Отрывок:
:::::
Донесения английского и французского послов подтверждаются голландским сообщением 1626 г. Известный купец И. Масса прислал из Голландии царю Михаилу Федоровичу вестовой печатный лист, где излагался слух из Стамбула, что янычары и сипахи «волнуют и не хотят против персидцкого (шаха. — В.К.) итти, покаместа им денег не дадут, а для того, что казаки на Черном море турскому (султану. — В.К.) великую шкоду учинили, и турской посылает на тех казаков пятдесят караблей». Состав флота по этому сообщению точно совпадал с общим числом галер, названным Т. Роу.
О панике в Стамбуле сообщал также С. Конецпольский в письме киевскому воеводе Т. Замойскому от 25 (15) июля. Согласно этому известию, она была вызвана слухами о выходе в Черное море уже 1 тыс. чаек.
Паническим слухам о громадном числе казачьих судов поверили не только тогдашние жители Босфора, но и некоторые позднейшие историки. М.А. Алекберли полагает, что запорожцы в самом деле «собрали значительную силу, около 700 чаек», но «ограничились действиями в районе Очакова и Босфора, потеряв при этом 25 чаек». Автор, не поясняя, что это за «ограничение», при котором действия происходят в самом центре Османской империи, рядом с ее столицей, приводит и другие сведения: в экспедиции участвовали не 700, а только 400 чаек, и из них было потоплено до 20.
Ю.П. Тушин называет утверждения М.А. Алекберли о 400— 700 судах предположением и выражает сомнение в том, что «после тяжелых потерь во время морского похода 1625 г. и жестокой борьбы с поляками… запорожские казаки смогли выставить такое число чаек, которого они не собирали даже в наиболее благоприятные для себя годы»[440]. Историк предлагает свой вариант: в 1626 г. 70 запорожских судов предприняли поход к Босфору, закончившийся неудачей, — было потеряно 25 чаек[441].
:::::
Исходные данные:
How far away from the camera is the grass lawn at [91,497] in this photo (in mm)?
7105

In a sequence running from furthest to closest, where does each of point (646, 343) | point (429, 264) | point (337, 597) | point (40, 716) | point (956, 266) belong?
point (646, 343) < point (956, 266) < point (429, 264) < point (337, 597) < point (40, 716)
:::::
Задание 1:
Выпиши из отрывка о казачьем походе 1626 года все приведенные в нем оценки численности чаек, вышедших в поход. Числа потерянных судов не включай.
Задание 2:
Возобнови отрывок о казачьем походе 1626 года, начав сразу после его последнего предложения.
Данные здесь не пригодятся.

Ответ 1:
- 1 тыс. чаек (слухи, о которых сообщал С. Конецпольский)
- около 700 чаек (М.А. Алекберли)
- 400 чаек (другие сведения у М.А. Алекберли)
- 70 запорожских судов (Ю.П. Тушин)

Ответ 2:
Нам трудно поверить обоим авторам, некритически использующим предшествующую литературу и неточно ее понимающим. Так, И.Х. фон Энгель, на сведениях которого основывается М.А. Алекберли, вовсе не говорит, что поход был на Босфор. Согласно немецкому автору, ссылающемуся в свою очередь на Ф. де ла Круа, в 1626 г. казаков на Черном море преследовало несчастье: турецкий адмирал пустил ко дну от 15 до 20 чаек. У И.В. Цинкайзена, ссылку на которого также дает М.А. Алекберли, мы не нашли сведений о босфорском походе 1626 г.[442].
М.С. Грушевский пишет о некоторых действиях запорожцев на море в 1626 г., но считает, что тревога турок, связанная с ожиданием мощного набега, «на этот раз была напрасна» и что против такого набега были верхи казачества, заключившие соглашение с польскими властями[443].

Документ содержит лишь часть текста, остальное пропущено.